__Provided passage__:
[Start of Attachment]
Proposed hose assembly instructions should improve customer service and safety

By Ken Brack -- Industrial Distribution, 12/1/1999

A draft of the long-awaited hose assembly guidelines will soon be available for NAHAD members' review and comments.

Assembly guidelines for composite, hydraulic, industrial, Teflon and metal hose should help improve customer service and avoid potential assembly failures, industry leaders say. Once the guidelines are adopted by members of the National Assn. of Hose and Accessories Distributors, end users will be able to specify the safest assemblies, fittings and hoses when purchasing.

NAHAD members can read segments of the proposed guidelines at the association's Web site, www.nahad.org., but it is unknown exactly when the full draft will be available. At press time, officials were in the final stages of combining guidelines for each hose group into a single document and had not decided when to make it available online to the public. NAHAD officials hope to present the standards to members either before or during the group's annual convention in Monterey, Calif., April 8-12.

"The intention is that the draft will be made available for public view online, and we'll encourage industry members to view it," says Joseph Thompson, NAHAD executive vice president. "The idea is to have a series of guidelines available to end users."

NAHAD leaders formed a group to address leakage and liability concerns five years ago. Standards for metal hose assemblies were completed in 1996, some of which have been modified slightly for the combined draft.

"I think what this will do is be a place where a distributor can go to get some good information about the attachment methods that are typically used with [certain] hose types, and the fitting that will be used, and a set of instructions to show him how to properly put together hoses, fittings and attachments," says Tim Saupe, a worldwide technology manager of hose products for Goodyear Tire & Rubber Co. Saupe was one of several manufacturers' engineers who helped compile the standards along with distributors.

"I think in the past [a distributor] had to do a lot more searching to put his hands on it," he says.

Industry leaders like James Brown, president of Uland Supply Co., Inc., hope that publishing guidelines will not be an end unto itself. Brown and others suggest the initiative will lead to establishing a training facility to certify distributor personnel in assembly techniques.
[End of Attachment]
__Source material__:
[Start of Attachment]
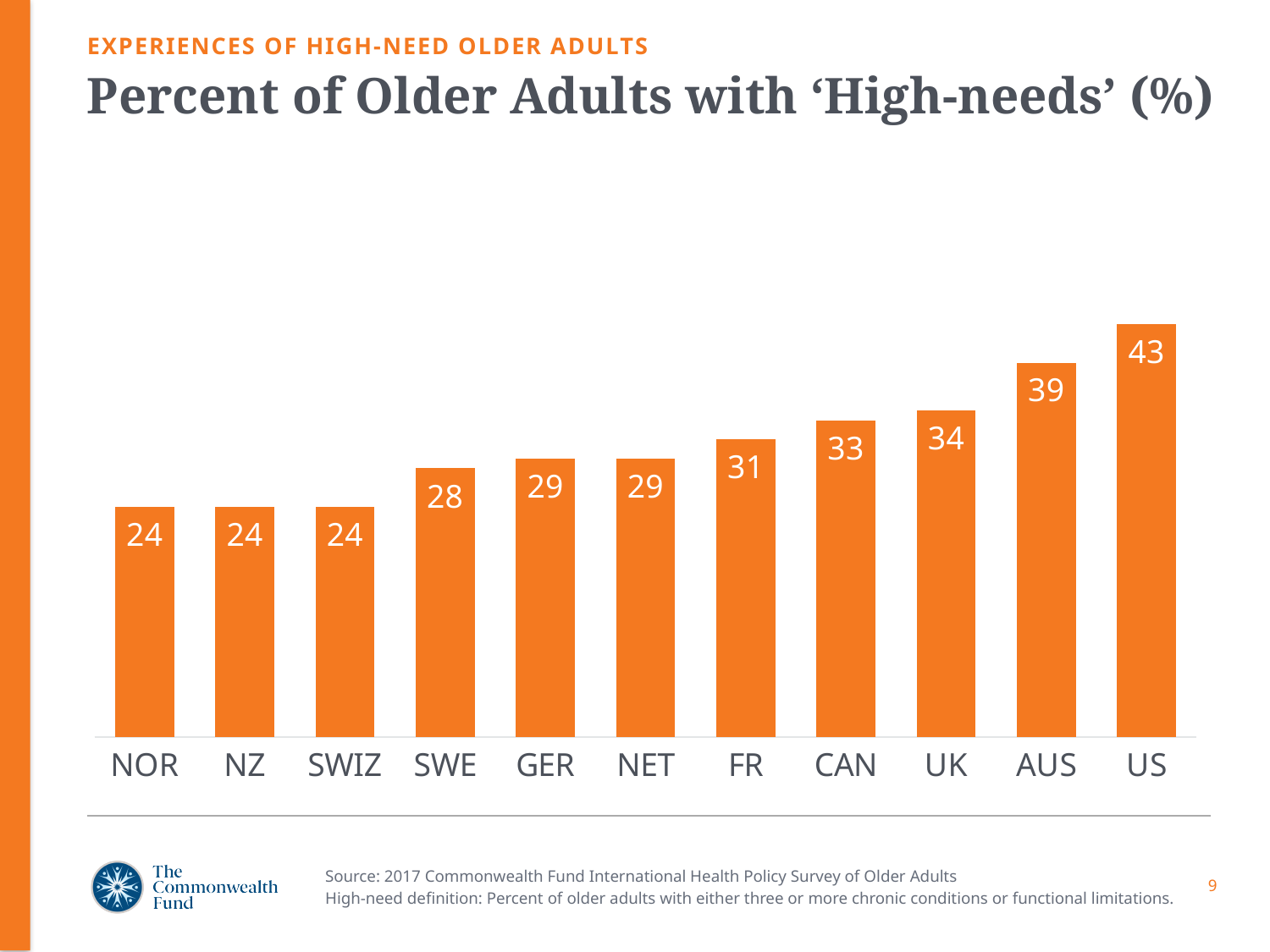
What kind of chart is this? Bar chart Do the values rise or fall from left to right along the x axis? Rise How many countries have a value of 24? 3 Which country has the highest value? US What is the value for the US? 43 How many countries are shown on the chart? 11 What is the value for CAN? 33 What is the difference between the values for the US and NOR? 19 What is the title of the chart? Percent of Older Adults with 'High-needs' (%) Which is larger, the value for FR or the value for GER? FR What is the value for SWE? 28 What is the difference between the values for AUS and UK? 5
[End of Attachment]
__Set of tasks__:
(1) Summarize the article on the proposed hose assembly guidelines in two sentences.
(2) Using the article on the proposed hose assembly guidelines, answer these questions:
(a) In what year were the standards for metal hose assemblies completed?
(b) Where is the NAHAD annual convention to be held?
(c) What is Joseph Thompson's title?
(3) Write a continuation of the article on the proposed hose assembly guidelines, picking up after its final sentence.

__Exercise responses__:
(1) The National Assn. of Hose and Accessories Distributors is finishing a draft of assembly guidelines for composite, hydraulic, industrial, Teflon and metal hose, which industry leaders say should improve customer service, avoid potential assembly failures and let end users specify the safest assemblies, fittings and hoses. Officials hope to present the standards to members before or during the group's April convention, and some industry leaders hope the effort will lead to a training facility that certifies distributor personnel in assembly techniques.

(2)
(a) 1996
(b) Monterey, Calif.
(c) NAHAD executive vice president

(3)
Another idea discussed is to set up an industry-funded, independent testing agency to verify the integrity of hose, clampings, hose ends and test components in various combinations. However, officials believe forming an independent body would be too expensive and the number of combinations too great to make it practical, says Thompson.

Early in November, distributors and engineers continued to combine guidelines into one document. One feature of the proposed manual is a selections chart to help end users and distributors pick the right hoses, couplings and attachments. Data sheets for each of the three individual components will be included as well.

Jeff Berger, a senior applications engineer at Dayco Products Co., and a member of the assembly standards unification subcommittee, says that in deciding which combinations of hoses, couplings and attachments to specify, the unification committee relied on what's generally used in the market, or what he calls an "80-to-90 percent [usage] rule."

"We tried to create assembly procedures for distributors and end users who don't have much knowledge in things that are critical to assembly," says Berger. "This is a first attempt anybody has ever made to go after assemblies and try to give some guidance as to what's good and what's not."

He says that even with so many manufacturers represented as standards were being developed, no turf battles erupted. "The reason is I think everyone in the industrial industry recognizes it needed to be done," he says.